Avec cette contribution de García de Enterría, la doctrine espagnole dispose d’un discours de légitimation de la justice constitutionnelle. Est-ce à dire qu’on ne trouve plus de critique du contrôle juridictionnel de la constitutionnalité des lois dans l’Espagne démocratique postfranquiste ? Si l’on entend par là une remise en cause de l’existence même de ce contrôle, la réponse est positive. La justice constitutionnelle est indéniablement considérée par les Espagnols comme l’un des grands acquis de la transition démocratique. Aucun courant doctrinal ou aucune force politique significative ne propose de la supprimer – du moins à notre connaissance. Cela ne veut pas dire que ne peuvent pas surgir ponctuellement des controverses impliquant la justice constitutionnelle. À l’occasion de ces controverses, les arguments qu’on oppose classiquement au contrôle juridictionnel de la constitutionnalité des lois, à savoir l’objection démocratique, ou encore celle de la politisation de cette justice, refont surface.

Tel est notamment le cas lors des débats de 1979 relatifs à la Loi organique du Tribunal constitutionnel (LOTC). Lors de ces débats, se pose notamment la question, qui n’a pas été définitivement tranchée par la Constitution de 1978, de savoir si, outre le contrôle a posteriori, clairement prévu par la Constitution, pouvait être instauré, par la LOTC, un contrôle a priori de la constitutionnalité des lois organiques et des statuts d’autonomie (et non des lois ordinaires). L’avant-projet de LOTC prévoyait un tel contrôle préalable qui est finalement retenu par le Parlement, non sans polémique.

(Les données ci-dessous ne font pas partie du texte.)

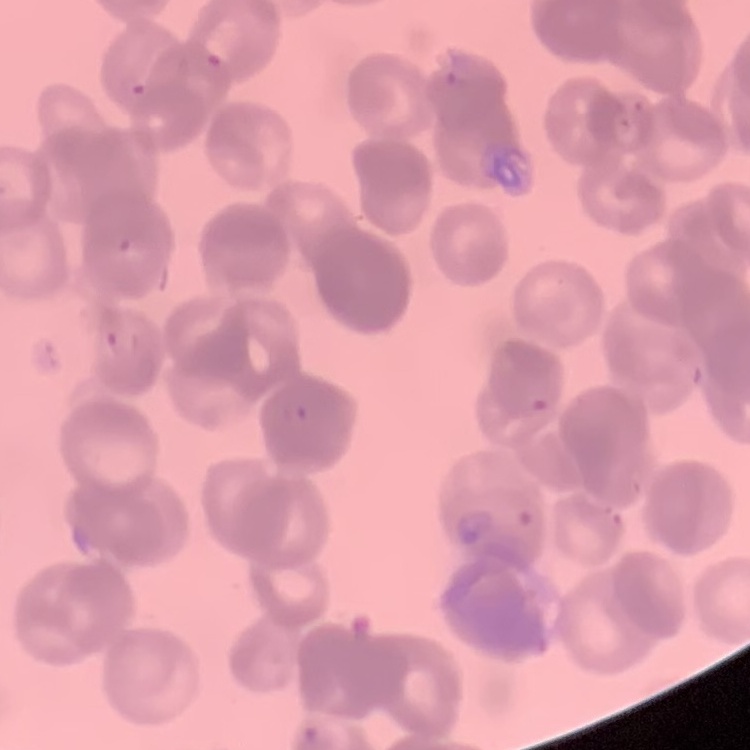

Summary:
  - Red blood cell morphology: rouleaux formation
  - Image type: one tile cut from a larger photomicrograph
  - Stain: Field's or Giemsa
  - Preparation: thin blood film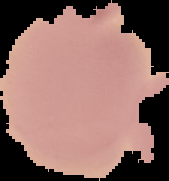

image size = 169×181 pixels
preparation = thin blood film
image type = segmented cell region with the area outside set to black
malaria status = uninfected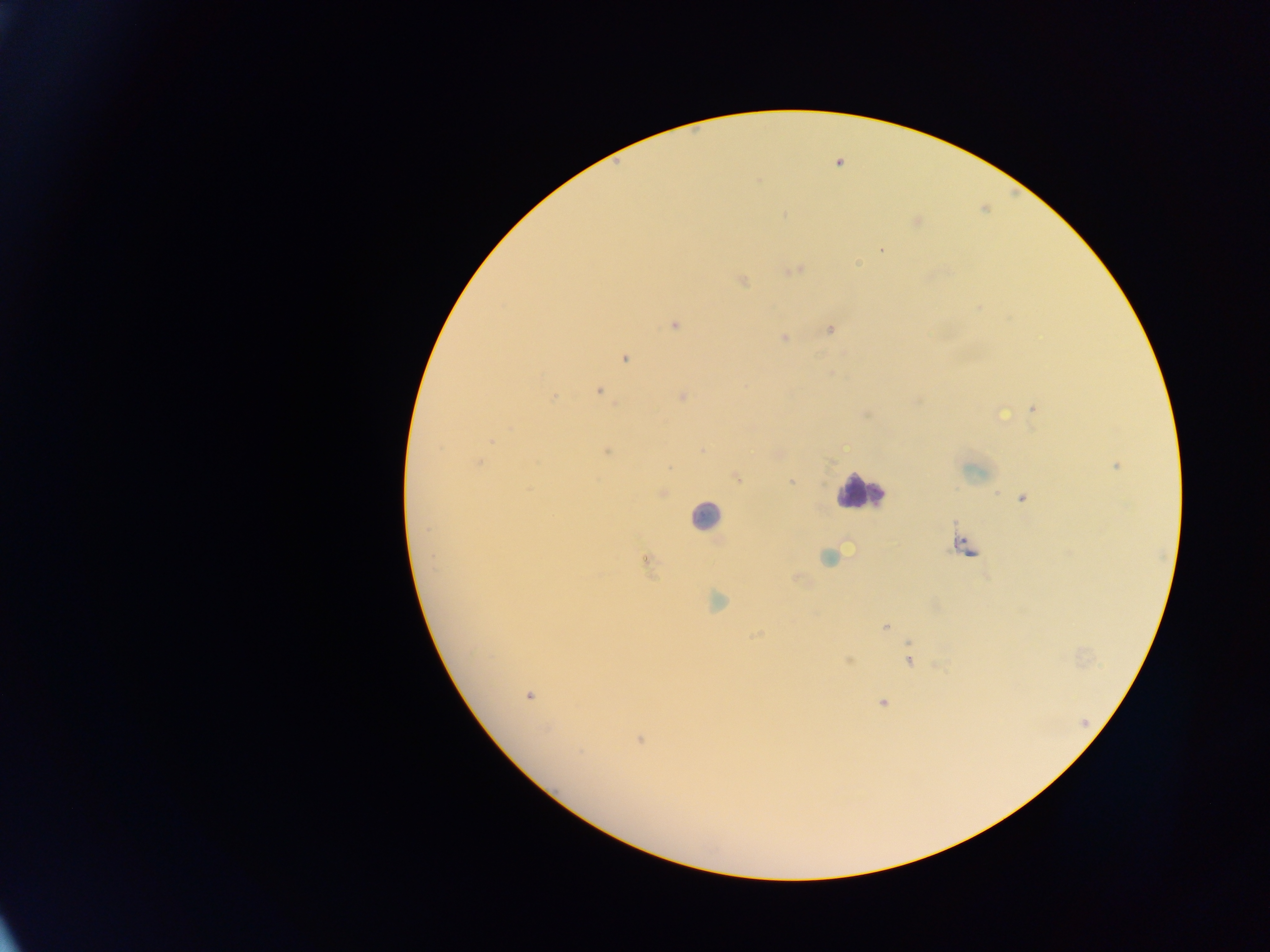 Approximate centers as x y in pixels. Malaria parasite locations: 839 162; 881 250; 858 263; 796 270; 742 280; 674 325; 830 329; 783 338; 625 358; 598 391; 553 397; 682 397; 1034 410; 1003 413; 702 451; 607 452; 478 462; 1115 466; 737 477; 791 482; 663 492; 1021 498; 961 543; 829 557; 645 560; 717 600; 884 627; 756 634; 849 660; 909 660; 528 696; 883 703; 639 740; 580 752. Leukocyte locations: 860 491; 705 516. Photographed through a microscope with a mobile-phone camera. One field of view. Thick blood smear. Image is 1270×952 pixels. Sample from Ghana.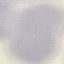
result = no malaria parasites seen
stain = Giemsa
capture = smartphone through the microscope eyepiece
preparation = thin blood film
image type = automatically extracted cell patch, resized to 64 × 64 pixels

La controverse est d’abord parlementaire. Le débat tourne alors essentiellement autour de la question de savoir si l’ajout du contrôle a priori dans la LOTC est conforme à la Constitution qui, sans l’exclure explicitement, ne l’avait pas prévu. Cependant, derrière ce qui se présente comme un débat technique sur ce qu’autorise ou non la Constitution de 1978 se dissimule une controverse plus profonde sur le rôle du juge constitutionnel dans une démocratie parlementaire. C’est ainsi que l’on voit resurgir l’argument du risque de « politisation » du juge constitutionnel que pourrait engendrer ce type de contrôle. Ce risque est notamment mis en avant par le député Roca Junyent selon lequel le contrôle a priori aurait pour effet de transformer le Tribunal en une « seconde instance politique » superposée au Parlement. En outre, des députés présentent ce recours comme une atteinte insupportable à la souveraineté et l’indépendance du Parlement. À cet égard, on peut notamment citer l’intervention du député communiste Jordi Solé Tura :

[...] ce dont nous discutons c’est [...] de savoir où se trouve le centre de gravité de notre système, si le centre de gravité est situé au Parlement et dans ses relations avec le Gouvernement ou si le centre de gravité est situé au Tribunal constitutionnel, qui est un organe non élu par l’électorat.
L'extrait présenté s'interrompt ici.